Hong Natalie E, Ravodina Anastasia M, Asase Courteney, Gao Huiyun, Cherepanova Olga A, Maiseyeu Andrei
Department of Biomedical Engineering, School of Engineering, Case Western Reserve University, USA; Cardiovascular Research Institute, Case Western Reserve University School of Medicine, USA.
Department of Medicine, School of Medicine, Case Western Reserve University, USA.
Atherosclerosis. 2025 Jul 17;408:120445. doi: 10.1016/j.atherosclerosis.2025.120445.
Itaconate (ITA) is a metabolite produced from the tricarboxylic acid cycle (TCA) that has been shown to regulate atherosclerotic plaque growth and induce stability via immunomodulation. However, lipid metabolism regulation by ITA is currently underexplored in atherosclerosis. Here, we take advantage of plaque-targeting ITA-conjugated nanoparticles (ITA-LNPs) to investigate the effects of ITA on regulating lipid metabolism in foam cells/macrophages in atherosclerosis via ABCA1 stabilization and increased triglyceride metabolism.
Apoe mice were fed a high-cholesterol/high-fat diet (HCHFD) for 12 weeks and injected once weekly with 50 mg/kg ITA-LNP or Ctrl-LNP. Aortas were tested for ITA-LNP biodistribution, followed by quantification of atherosclerotic plaque burden. Bone marrow-derived macrophages (BMDMs) or RAW 264.7 cells were treated with ITA-LNP or Ctrl-LNP in the presence of oxLDL, acLDL, or free cholesterol to investigate ITA's actions on lipid metabolism, Abca1 expression, and ABCA1 stability under a variety of conditions, including stable gene knockdown.

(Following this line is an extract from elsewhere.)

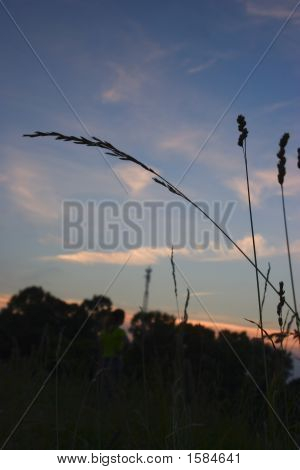 A Photo Of One Grass In The Sunset 3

ABCA1 was significantly upregulated with ITA-LNP treatment compared to Ctrl-LNP both in vivo and in vitro at the protein level, but not at the transcriptional level. ITA-LNPs were shown to prevent ABCA1 decay via the HO-1-calpain axis, resulting in significantly increased cholesterol efflux in macrophages. This was further confirmed in RAW 264.7 cells with a stable HO-1 knockdown. Additionally, ITA decreased lipid burden in conjunction with increased expression of Slc25a1 in ITA-LNP-treated BMDMs, suggesting enhanced fatty acid-derived citrate shuttling and increased fatty acid metabolism.

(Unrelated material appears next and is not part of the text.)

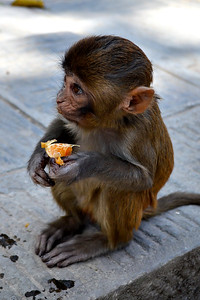 "Baby Monkey at Swayambunath, the ""Monkey Temple"" (c) 2012 Karin Markert, kmarkert88@gmail.com, all rights reserved."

ITA-LNPs regulate lipid metabolism in atherosclerosis by inducing triglyceride catabolism and cholesterol efflux.
衣康酸(ITA)是三羧酸循环(TCA)产生的一种代谢产物,已被证明可通过免疫调节来调节动脉粥样硬化斑块的生长并诱导其稳定性。然而,目前在动脉粥样硬化中,ITA对脂质代谢的调节作用尚未得到充分研究。在此,我们利用靶向斑块的ITA偶联纳米颗粒(ITA-LNPs)来研究ITA通过稳定ABCA1和增加甘油三酯代谢对动脉粥样硬化中泡沫细胞/巨噬细胞脂质代谢的调节作用。
给Apoe小鼠喂食高胆固醇/高脂肪饮食(HCHFD)12周,每周注射一次50mg/kg的ITA-LNP或对照LNP(Ctrl-LNP)。检测主动脉中ITA-LNP的生物分布,随后对动脉粥样硬化斑块负荷进行定量分析。在氧化型低密度脂蛋白(oxLDL)、乙酰化低密度脂蛋白(acLDL)或游离胆固醇存在的情况下,用ITA-LNP或Ctrl-LNP处理骨髓来源的巨噬细胞(BMDMs)或RAW 264.7细胞,以研究ITA在多种条件下(包括稳定的基因敲低)对脂质代谢、Abca1表达和ABCA1稳定性的作用。
与Ctrl-LNP相比,ITA-LNP处理在体内和体外均使ABCA1蛋白水平显著上调,但在转录水平上无此现象。结果表明,ITA-LNPs通过HO-1-钙蛋白酶轴防止ABCA1降解,从而显著增加巨噬细胞中的胆固醇流出。在稳定敲低HO-1的RAW 264.7细胞中进一步证实了这一点。此外,ITA降低了脂质负荷,同时增加了ITA-LNP处理的BMDMs中Slc25a1的表达,提示脂肪酸衍生的柠檬酸穿梭增强和脂肪酸代谢增加。
ITA-LNPs通过诱导甘油三酯分解代谢和胆固醇流出,调节动脉粥样硬化中的脂质代谢。